Enzyme Puts Brakes On Tumor Growth

"Our ongoing work," Dove recounted, "is to study the genes and molecules that are associated with colon cancer, as covered in the experimental format, and then validate this in human colon cancer. We have this general way of discovering genes that modify the growth rate of colonic tumors in mice, and the famous gene called mom one, which encodes a secretory phospholipase enzyme that makes tumors grow more slowly.

"We're able to discover these genes through the methods of mouse genetics and genomics, then investigate whether this molecule has any role in the growth of human colon cancer. When we've found the genes, with the present power of mouse genomics, we can within a year or two learn what molecule was affected when that gene changed its form from sensitive to resistant. If you have a molecule of interest, as we are doing with clusterin, we can make mice that are deficient in that molecule, and ask whether the disease is affected when the molecule is affected.

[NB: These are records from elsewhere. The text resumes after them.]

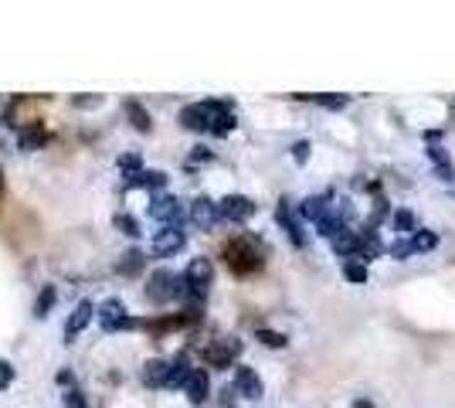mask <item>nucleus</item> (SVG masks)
Masks as SVG:
<instances>
[{"instance_id": "13", "label": "nucleus", "mask_w": 455, "mask_h": 408, "mask_svg": "<svg viewBox=\"0 0 455 408\" xmlns=\"http://www.w3.org/2000/svg\"><path fill=\"white\" fill-rule=\"evenodd\" d=\"M275 221L283 225V232L289 238H292V245H306V232H302V225H299L296 218H292V211H289V201H279V208H275Z\"/></svg>"}, {"instance_id": "36", "label": "nucleus", "mask_w": 455, "mask_h": 408, "mask_svg": "<svg viewBox=\"0 0 455 408\" xmlns=\"http://www.w3.org/2000/svg\"><path fill=\"white\" fill-rule=\"evenodd\" d=\"M204 160H211V150H207V146H194V154H190V163H204Z\"/></svg>"}, {"instance_id": "23", "label": "nucleus", "mask_w": 455, "mask_h": 408, "mask_svg": "<svg viewBox=\"0 0 455 408\" xmlns=\"http://www.w3.org/2000/svg\"><path fill=\"white\" fill-rule=\"evenodd\" d=\"M55 299H58V289H55V286H45V289H41V296L34 299V316H38V320H45V316L51 313V306H55Z\"/></svg>"}, {"instance_id": "32", "label": "nucleus", "mask_w": 455, "mask_h": 408, "mask_svg": "<svg viewBox=\"0 0 455 408\" xmlns=\"http://www.w3.org/2000/svg\"><path fill=\"white\" fill-rule=\"evenodd\" d=\"M62 402H65V408H89V405H85V394H82L79 388H68Z\"/></svg>"}, {"instance_id": "10", "label": "nucleus", "mask_w": 455, "mask_h": 408, "mask_svg": "<svg viewBox=\"0 0 455 408\" xmlns=\"http://www.w3.org/2000/svg\"><path fill=\"white\" fill-rule=\"evenodd\" d=\"M184 249V232L180 228H160L157 235H153V245H150V252L157 255V259H167V255H173V252Z\"/></svg>"}, {"instance_id": "18", "label": "nucleus", "mask_w": 455, "mask_h": 408, "mask_svg": "<svg viewBox=\"0 0 455 408\" xmlns=\"http://www.w3.org/2000/svg\"><path fill=\"white\" fill-rule=\"evenodd\" d=\"M126 116H129V123H133V129H136V133H150V129H153L150 112L143 109L136 99H129V102H126Z\"/></svg>"}, {"instance_id": "16", "label": "nucleus", "mask_w": 455, "mask_h": 408, "mask_svg": "<svg viewBox=\"0 0 455 408\" xmlns=\"http://www.w3.org/2000/svg\"><path fill=\"white\" fill-rule=\"evenodd\" d=\"M167 371H170V361H160V358L146 361L143 364V385L146 388H167Z\"/></svg>"}, {"instance_id": "22", "label": "nucleus", "mask_w": 455, "mask_h": 408, "mask_svg": "<svg viewBox=\"0 0 455 408\" xmlns=\"http://www.w3.org/2000/svg\"><path fill=\"white\" fill-rule=\"evenodd\" d=\"M167 184V173L163 171H143L136 177H129V188H150V190H160Z\"/></svg>"}, {"instance_id": "5", "label": "nucleus", "mask_w": 455, "mask_h": 408, "mask_svg": "<svg viewBox=\"0 0 455 408\" xmlns=\"http://www.w3.org/2000/svg\"><path fill=\"white\" fill-rule=\"evenodd\" d=\"M214 279V266H211V259H190L187 272H184V283H187V296L190 299H204L207 296V286Z\"/></svg>"}, {"instance_id": "11", "label": "nucleus", "mask_w": 455, "mask_h": 408, "mask_svg": "<svg viewBox=\"0 0 455 408\" xmlns=\"http://www.w3.org/2000/svg\"><path fill=\"white\" fill-rule=\"evenodd\" d=\"M235 394H241V398H262V377L255 375L251 367H245V364H238L235 367Z\"/></svg>"}, {"instance_id": "24", "label": "nucleus", "mask_w": 455, "mask_h": 408, "mask_svg": "<svg viewBox=\"0 0 455 408\" xmlns=\"http://www.w3.org/2000/svg\"><path fill=\"white\" fill-rule=\"evenodd\" d=\"M112 225H116V232H123V235H129V238H140L143 235L140 221L133 218V215H116V218H112Z\"/></svg>"}, {"instance_id": "38", "label": "nucleus", "mask_w": 455, "mask_h": 408, "mask_svg": "<svg viewBox=\"0 0 455 408\" xmlns=\"http://www.w3.org/2000/svg\"><path fill=\"white\" fill-rule=\"evenodd\" d=\"M75 106H79V109H89V106H99V95H79V99H75Z\"/></svg>"}, {"instance_id": "21", "label": "nucleus", "mask_w": 455, "mask_h": 408, "mask_svg": "<svg viewBox=\"0 0 455 408\" xmlns=\"http://www.w3.org/2000/svg\"><path fill=\"white\" fill-rule=\"evenodd\" d=\"M143 266H146V252H140V249H129V252L123 255V259L116 262L119 276H136V272H140Z\"/></svg>"}, {"instance_id": "6", "label": "nucleus", "mask_w": 455, "mask_h": 408, "mask_svg": "<svg viewBox=\"0 0 455 408\" xmlns=\"http://www.w3.org/2000/svg\"><path fill=\"white\" fill-rule=\"evenodd\" d=\"M150 218L160 221L163 228H180V221H184V204H180V198H173V194H153V201H150Z\"/></svg>"}, {"instance_id": "19", "label": "nucleus", "mask_w": 455, "mask_h": 408, "mask_svg": "<svg viewBox=\"0 0 455 408\" xmlns=\"http://www.w3.org/2000/svg\"><path fill=\"white\" fill-rule=\"evenodd\" d=\"M333 252H336V255H344V259H350V255H361V238L353 235L350 228H344L340 235L333 238Z\"/></svg>"}, {"instance_id": "26", "label": "nucleus", "mask_w": 455, "mask_h": 408, "mask_svg": "<svg viewBox=\"0 0 455 408\" xmlns=\"http://www.w3.org/2000/svg\"><path fill=\"white\" fill-rule=\"evenodd\" d=\"M231 129H235V112L231 109L218 112V116H214V123H211V133H214V136H228Z\"/></svg>"}, {"instance_id": "35", "label": "nucleus", "mask_w": 455, "mask_h": 408, "mask_svg": "<svg viewBox=\"0 0 455 408\" xmlns=\"http://www.w3.org/2000/svg\"><path fill=\"white\" fill-rule=\"evenodd\" d=\"M411 252H415V245H411V242H394V245H391V255H394V259H408Z\"/></svg>"}, {"instance_id": "34", "label": "nucleus", "mask_w": 455, "mask_h": 408, "mask_svg": "<svg viewBox=\"0 0 455 408\" xmlns=\"http://www.w3.org/2000/svg\"><path fill=\"white\" fill-rule=\"evenodd\" d=\"M292 160H296V163H306V160H309V143L299 140L296 146H292Z\"/></svg>"}, {"instance_id": "37", "label": "nucleus", "mask_w": 455, "mask_h": 408, "mask_svg": "<svg viewBox=\"0 0 455 408\" xmlns=\"http://www.w3.org/2000/svg\"><path fill=\"white\" fill-rule=\"evenodd\" d=\"M55 381H58L62 388H72V385H75V375H72V371H58V375H55Z\"/></svg>"}, {"instance_id": "12", "label": "nucleus", "mask_w": 455, "mask_h": 408, "mask_svg": "<svg viewBox=\"0 0 455 408\" xmlns=\"http://www.w3.org/2000/svg\"><path fill=\"white\" fill-rule=\"evenodd\" d=\"M221 215H218V204L211 201V198H204V194H201V198H194V204H190V221H194V225H201V228H214V221H218Z\"/></svg>"}, {"instance_id": "1", "label": "nucleus", "mask_w": 455, "mask_h": 408, "mask_svg": "<svg viewBox=\"0 0 455 408\" xmlns=\"http://www.w3.org/2000/svg\"><path fill=\"white\" fill-rule=\"evenodd\" d=\"M187 296V283H184V272H173V269H153L150 279H146V299L150 303H173V299Z\"/></svg>"}, {"instance_id": "2", "label": "nucleus", "mask_w": 455, "mask_h": 408, "mask_svg": "<svg viewBox=\"0 0 455 408\" xmlns=\"http://www.w3.org/2000/svg\"><path fill=\"white\" fill-rule=\"evenodd\" d=\"M224 262L231 266V272L248 276V272H255V269H262V252H258V245H255V238L241 235V238H235V242L224 245Z\"/></svg>"}, {"instance_id": "40", "label": "nucleus", "mask_w": 455, "mask_h": 408, "mask_svg": "<svg viewBox=\"0 0 455 408\" xmlns=\"http://www.w3.org/2000/svg\"><path fill=\"white\" fill-rule=\"evenodd\" d=\"M0 190H4V171H0Z\"/></svg>"}, {"instance_id": "25", "label": "nucleus", "mask_w": 455, "mask_h": 408, "mask_svg": "<svg viewBox=\"0 0 455 408\" xmlns=\"http://www.w3.org/2000/svg\"><path fill=\"white\" fill-rule=\"evenodd\" d=\"M119 171H123L126 181H129V177L143 173L146 167H143V157H140V154H123V157H119Z\"/></svg>"}, {"instance_id": "3", "label": "nucleus", "mask_w": 455, "mask_h": 408, "mask_svg": "<svg viewBox=\"0 0 455 408\" xmlns=\"http://www.w3.org/2000/svg\"><path fill=\"white\" fill-rule=\"evenodd\" d=\"M228 109H231V102H224V99H207V102H190V106H184L177 119H180V126L190 129V133H204V129H211L214 116H218V112H228Z\"/></svg>"}, {"instance_id": "33", "label": "nucleus", "mask_w": 455, "mask_h": 408, "mask_svg": "<svg viewBox=\"0 0 455 408\" xmlns=\"http://www.w3.org/2000/svg\"><path fill=\"white\" fill-rule=\"evenodd\" d=\"M319 106H327V109H344L346 106V95H313Z\"/></svg>"}, {"instance_id": "9", "label": "nucleus", "mask_w": 455, "mask_h": 408, "mask_svg": "<svg viewBox=\"0 0 455 408\" xmlns=\"http://www.w3.org/2000/svg\"><path fill=\"white\" fill-rule=\"evenodd\" d=\"M99 313V306H92V299H82L79 306L72 310V316H68V323H65V344H72L75 337H79L82 330L92 323V316Z\"/></svg>"}, {"instance_id": "4", "label": "nucleus", "mask_w": 455, "mask_h": 408, "mask_svg": "<svg viewBox=\"0 0 455 408\" xmlns=\"http://www.w3.org/2000/svg\"><path fill=\"white\" fill-rule=\"evenodd\" d=\"M95 316H99V327L106 330V333H119V330L143 327V320H136V316L126 313L123 299H116V296L102 299V303H99V313H95Z\"/></svg>"}, {"instance_id": "17", "label": "nucleus", "mask_w": 455, "mask_h": 408, "mask_svg": "<svg viewBox=\"0 0 455 408\" xmlns=\"http://www.w3.org/2000/svg\"><path fill=\"white\" fill-rule=\"evenodd\" d=\"M327 201H330V198H306V201L299 204V215L319 225V221H323V218H327V215H330V211H333V208H330V204H327Z\"/></svg>"}, {"instance_id": "27", "label": "nucleus", "mask_w": 455, "mask_h": 408, "mask_svg": "<svg viewBox=\"0 0 455 408\" xmlns=\"http://www.w3.org/2000/svg\"><path fill=\"white\" fill-rule=\"evenodd\" d=\"M255 337H258L265 347H285V333H275V330L258 327V330H255Z\"/></svg>"}, {"instance_id": "15", "label": "nucleus", "mask_w": 455, "mask_h": 408, "mask_svg": "<svg viewBox=\"0 0 455 408\" xmlns=\"http://www.w3.org/2000/svg\"><path fill=\"white\" fill-rule=\"evenodd\" d=\"M207 392H211V381H207V371H201V367H194V375H190L187 388H184V394H187L190 405H201V402H207Z\"/></svg>"}, {"instance_id": "20", "label": "nucleus", "mask_w": 455, "mask_h": 408, "mask_svg": "<svg viewBox=\"0 0 455 408\" xmlns=\"http://www.w3.org/2000/svg\"><path fill=\"white\" fill-rule=\"evenodd\" d=\"M41 143H48V133L38 123L24 126V129H21V136H17V146H21V150H38Z\"/></svg>"}, {"instance_id": "31", "label": "nucleus", "mask_w": 455, "mask_h": 408, "mask_svg": "<svg viewBox=\"0 0 455 408\" xmlns=\"http://www.w3.org/2000/svg\"><path fill=\"white\" fill-rule=\"evenodd\" d=\"M344 276L350 283H363V279H367V269L357 266V262H344Z\"/></svg>"}, {"instance_id": "29", "label": "nucleus", "mask_w": 455, "mask_h": 408, "mask_svg": "<svg viewBox=\"0 0 455 408\" xmlns=\"http://www.w3.org/2000/svg\"><path fill=\"white\" fill-rule=\"evenodd\" d=\"M394 228H398V232H411V228H415V215H411V211H405V208H401V211H394Z\"/></svg>"}, {"instance_id": "14", "label": "nucleus", "mask_w": 455, "mask_h": 408, "mask_svg": "<svg viewBox=\"0 0 455 408\" xmlns=\"http://www.w3.org/2000/svg\"><path fill=\"white\" fill-rule=\"evenodd\" d=\"M190 375H194V367H190L187 354H177L170 361V371H167V388H187Z\"/></svg>"}, {"instance_id": "28", "label": "nucleus", "mask_w": 455, "mask_h": 408, "mask_svg": "<svg viewBox=\"0 0 455 408\" xmlns=\"http://www.w3.org/2000/svg\"><path fill=\"white\" fill-rule=\"evenodd\" d=\"M14 377H17L14 364H11V361H4V358H0V392H7V388L14 385Z\"/></svg>"}, {"instance_id": "39", "label": "nucleus", "mask_w": 455, "mask_h": 408, "mask_svg": "<svg viewBox=\"0 0 455 408\" xmlns=\"http://www.w3.org/2000/svg\"><path fill=\"white\" fill-rule=\"evenodd\" d=\"M353 408H374V405H371L367 398H357V402H353Z\"/></svg>"}, {"instance_id": "30", "label": "nucleus", "mask_w": 455, "mask_h": 408, "mask_svg": "<svg viewBox=\"0 0 455 408\" xmlns=\"http://www.w3.org/2000/svg\"><path fill=\"white\" fill-rule=\"evenodd\" d=\"M435 242H439V238L432 235V232H418V235L411 238V245H415V252H428V249H435Z\"/></svg>"}, {"instance_id": "7", "label": "nucleus", "mask_w": 455, "mask_h": 408, "mask_svg": "<svg viewBox=\"0 0 455 408\" xmlns=\"http://www.w3.org/2000/svg\"><path fill=\"white\" fill-rule=\"evenodd\" d=\"M238 354H241V340L238 337H218L214 344L204 347V364H211V367H231Z\"/></svg>"}, {"instance_id": "8", "label": "nucleus", "mask_w": 455, "mask_h": 408, "mask_svg": "<svg viewBox=\"0 0 455 408\" xmlns=\"http://www.w3.org/2000/svg\"><path fill=\"white\" fill-rule=\"evenodd\" d=\"M218 215L224 221H248L255 215V201L245 198V194H228L218 201Z\"/></svg>"}]
</instances>
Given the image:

"If we alter that molecule we change the colon cancer phenotype," he said. "That's our overall strategy. It's really empowered by the power of the mouse and human genome sequences becoming available. All of this strategy is made much more feasible by the establishment of these two genome sequences."

A final question: Might a simple CRC blood test replace colonoscopy in whole or part? "We'd like to get to that point," Dove replied. "It's a very important goal for the field. We're not promising that we will get there," he concluded, "but we have blood tests very much in mind."